___ Exercise passage
This year for Lent, we have been journeying through the Seven Last Words of Christ on the Cross. Today’s post is one that gives a brief overview of each word that we have heard, listened to and a very brief perspective of how we took it with us into the Lenten Season. Below I share with you the date in which we heard the word
As we continue our series of Lent, listening and hearing the Seven Last Words of Christ. During this Lenten Season, we are listening to the voice of Jesus as he speaks. Yes, it is true that these are spoken on Good Friday, not Lent, but what often happens is that we get to Palm Sunday, and jump right ahead to Easter Sunday and we miss the days in between in which these words are quickly glossed over and we never really hear them. Good Friday – God Friday – Holy Friday – a Friday set apart in which as gruesome as it was, it was a beautiful display of God’s love.
______
___ Excerpted records
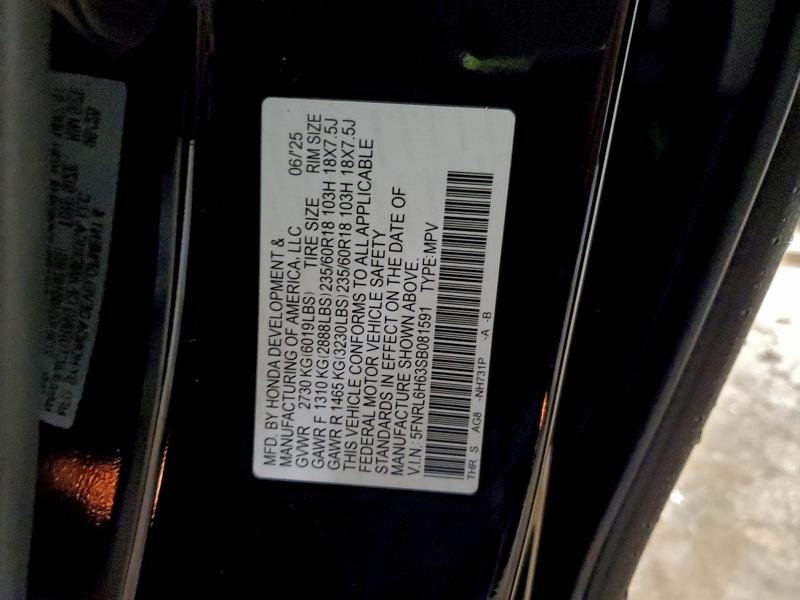 2025 HONDA ODYSSEY EX #3303337003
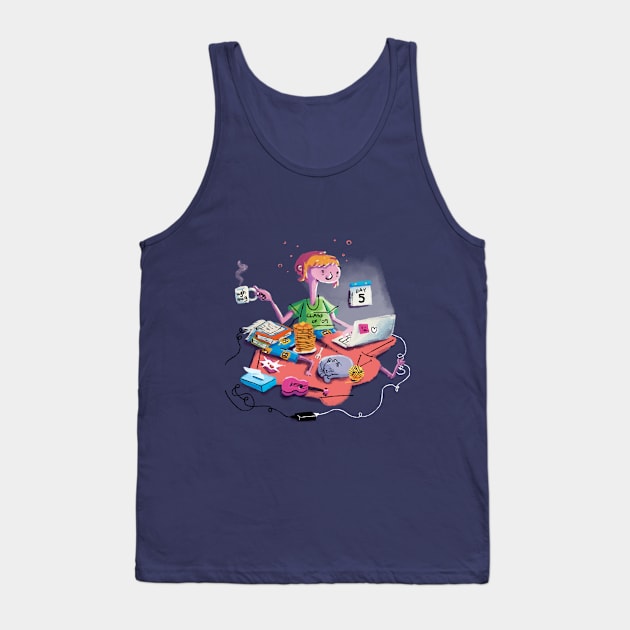 Study Tank Top by This_n_That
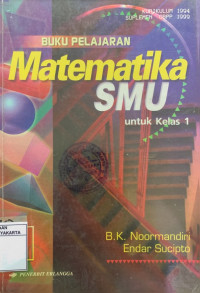 Buku Pelajaran Matematika SMU untuk Kelas 1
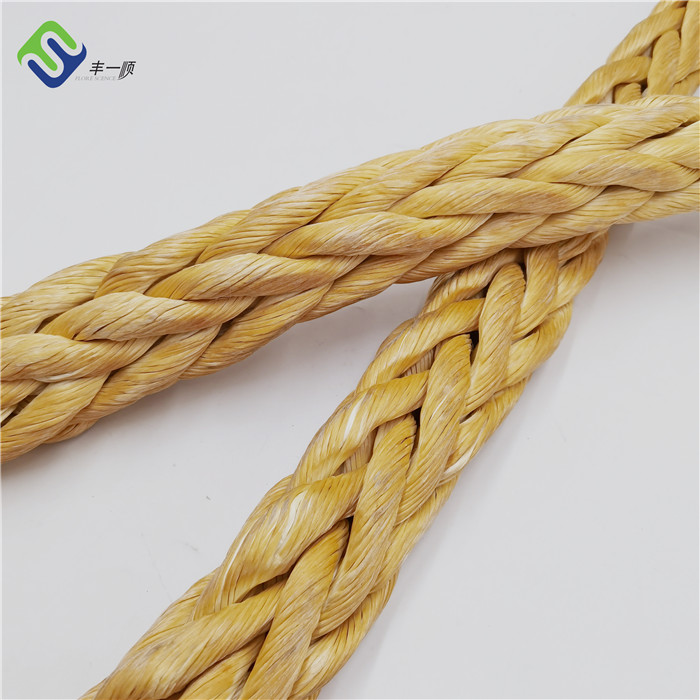 Boat Supply Spectra 12 Strand UHMWPE Rope 20mm Mooring Rope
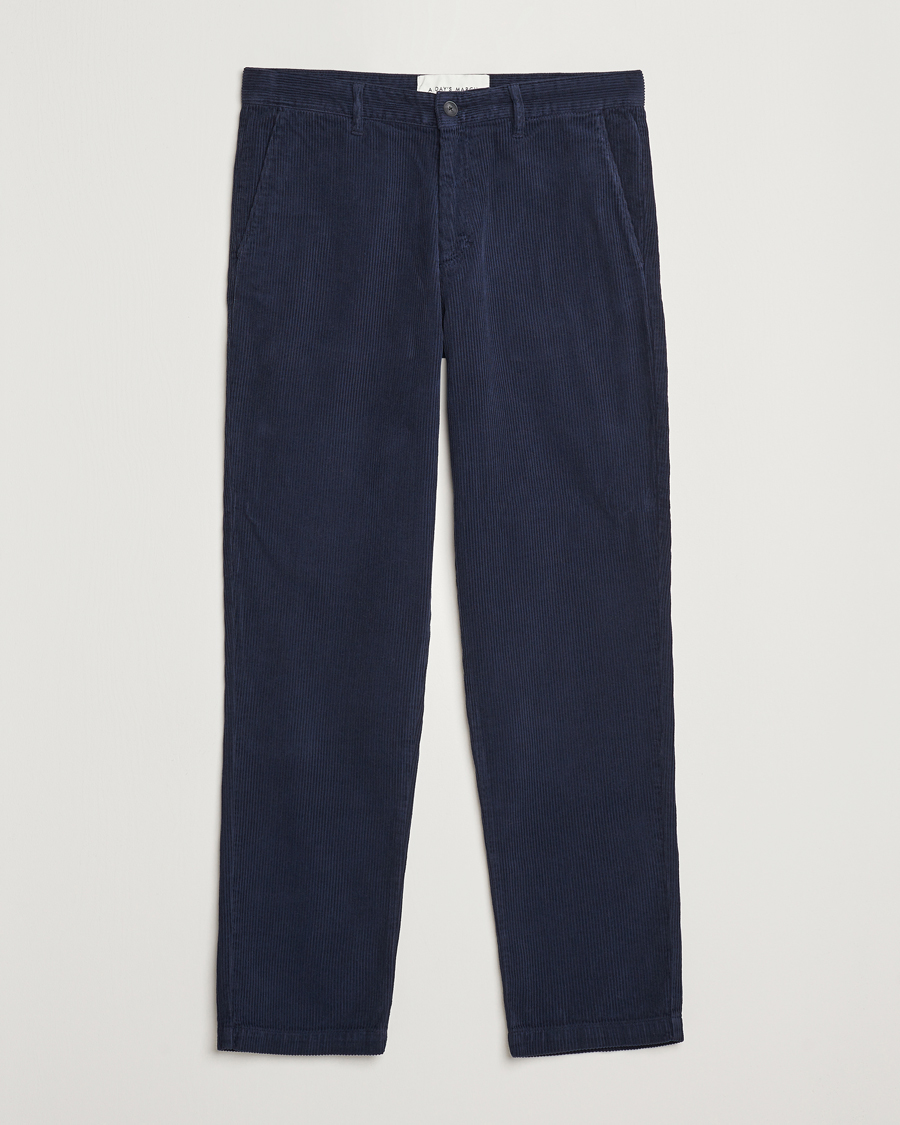 Homme | Pantalons | A Day's March | Miller Corduroy Trousers Navy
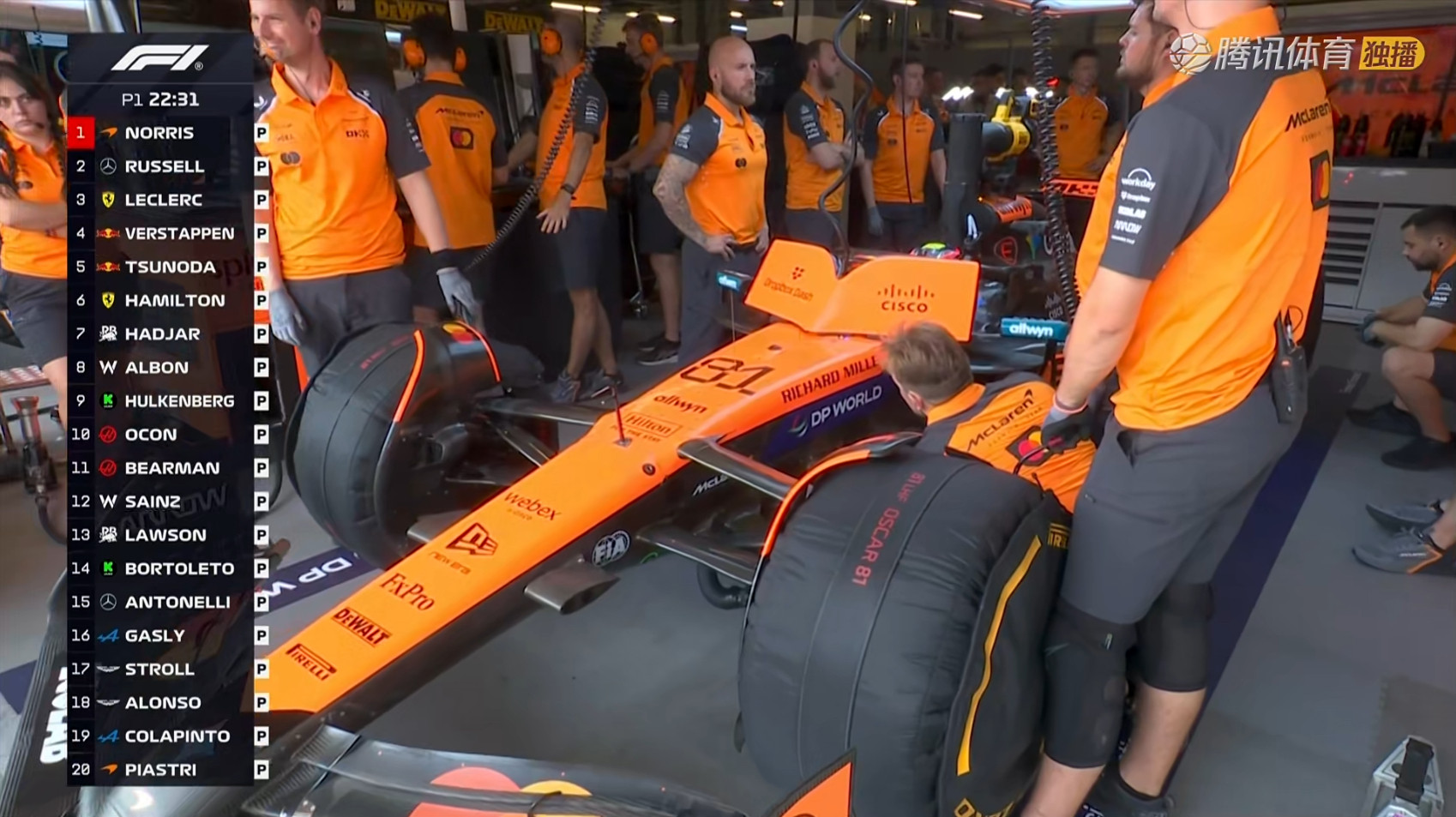 皮亚斯特里坐回到了赛车里，能重新上场了！F12025F1阿塞拜疆大奖赛​​​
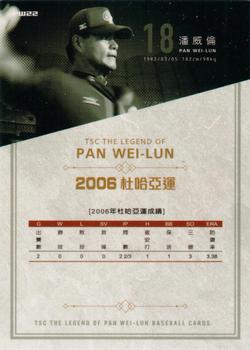 2020 TSC The Legend of Pan Wei-Lun #PW22 Wei-Lun Pan Back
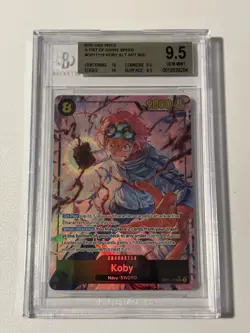 2025 one piece a fist of divine speed number OP11119 Kobe alt art SEC - Image 1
______
● What to produce: Copy out the Lenten post on the Seven Last Words of Christ word for word, in full.

● Answer for the task:
This year for Lent, we have been journeying through the Seven Last Words of Christ on the Cross. Today’s post is one that gives a brief overview of each word that we have heard, listened to and a very brief perspective of how we took it with us into the Lenten Season. Below I share with you the date in which we heard the word
As we continue our series of Lent, listening and hearing the Seven Last Words of Christ. During this Lenten Season, we are listening to the voice of Jesus as he speaks. Yes, it is true that these are spoken on Good Friday, not Lent, but what often happens is that we get to Palm Sunday, and jump right ahead to Easter Sunday and we miss the days in between in which these words are quickly glossed over and we never really hear them. Good Friday – God Friday – Holy Friday – a Friday set apart in which as gruesome as it was, it was a beautiful display of God’s love.